## Short problem 1
Copy the entries from the line with "How far removed" through the last line of the entries, both included.

## Excerpted text
[START]

An expression whose result is type double.
         







Usage
Use the ASIN function to return the arc sine of an expression.
     






ATAN
Returns the arc tangent of an expression.






Syntax

       


            
ATAN(expression)
         







Terms

       


            
expression
            
An expression whose result is type double.
         







Usage
Use the ATAN function to return the arc tangent of an expression.
     






CBRT
Returns the cube root of an expression.






Syntax

       


            
CBRT(expression)
         







Terms

       


            
expression
            
An expression whose result is type double.
         







Usage
Use the CBRT function to return the cube root of an expression. 







CEIL
Returns the value of an expression rounded up to the nearest integer.







Syntax

       


            
CEIL(expression)
         







Terms

       


            
expression
            
An expression whose result is type double.

[END]

## Scene-based spatial questions
[START]

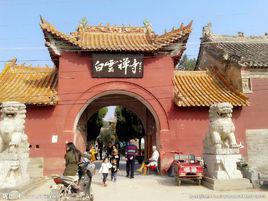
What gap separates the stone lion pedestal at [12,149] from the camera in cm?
789

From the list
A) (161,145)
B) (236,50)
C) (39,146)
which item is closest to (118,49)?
(161,145)

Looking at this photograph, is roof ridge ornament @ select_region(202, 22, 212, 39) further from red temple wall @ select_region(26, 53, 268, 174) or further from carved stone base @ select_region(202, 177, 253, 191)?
carved stone base @ select_region(202, 177, 253, 191)

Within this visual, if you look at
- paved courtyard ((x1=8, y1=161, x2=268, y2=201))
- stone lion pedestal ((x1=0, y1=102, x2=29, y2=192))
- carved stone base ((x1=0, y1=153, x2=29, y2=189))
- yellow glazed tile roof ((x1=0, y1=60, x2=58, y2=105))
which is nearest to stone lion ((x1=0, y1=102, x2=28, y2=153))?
stone lion pedestal ((x1=0, y1=102, x2=29, y2=192))

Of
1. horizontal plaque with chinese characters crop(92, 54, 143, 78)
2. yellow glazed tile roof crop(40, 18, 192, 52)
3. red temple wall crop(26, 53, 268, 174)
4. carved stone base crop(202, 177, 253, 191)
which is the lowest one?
carved stone base crop(202, 177, 253, 191)

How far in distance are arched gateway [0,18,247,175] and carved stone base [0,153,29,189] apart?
417cm

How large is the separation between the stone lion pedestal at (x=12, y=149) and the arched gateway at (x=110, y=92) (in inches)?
142

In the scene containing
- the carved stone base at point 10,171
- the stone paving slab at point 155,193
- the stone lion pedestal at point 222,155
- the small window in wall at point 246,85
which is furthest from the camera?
the small window in wall at point 246,85

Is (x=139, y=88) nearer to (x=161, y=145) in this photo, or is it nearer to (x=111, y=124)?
(x=161, y=145)

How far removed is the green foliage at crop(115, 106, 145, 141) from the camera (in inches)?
1073

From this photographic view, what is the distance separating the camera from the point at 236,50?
17.0 meters

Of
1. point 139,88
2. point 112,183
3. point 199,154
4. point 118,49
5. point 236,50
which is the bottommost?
point 112,183

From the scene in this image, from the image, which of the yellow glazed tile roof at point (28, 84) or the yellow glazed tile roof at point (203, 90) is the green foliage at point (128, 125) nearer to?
the yellow glazed tile roof at point (203, 90)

[END]

## Short problem 2
Summarize the math function reference in two sentences.

## Task answer 1
How far removed is the green foliage at crop(115, 106, 145, 141) from the camera (in inches)?
1073

From this photographic view, what is the distance separating the camera from the point at 236,50?
17.0 meters

Of
1. point 139,88
2. point 112,183
3. point 199,154
4. point 118,49
5. point 236,50
which is the bottommost?
point 112,183

From the scene in this image, from the image, which of the yellow glazed tile roof at point (28, 84) or the yellow glazed tile roof at point (203, 90) is the green foliage at point (128, 125) nearer to?
the yellow glazed tile roof at point (203, 90)

## Task answer 2
The reference covers ATAN, which returns the arc tangent of an expression, and CBRT, which returns the cube root of an expression; for each, the expression's result is type double. It also introduces CEIL, written as CEIL(expression), which returns the value of an expression rounded up to the nearest integer.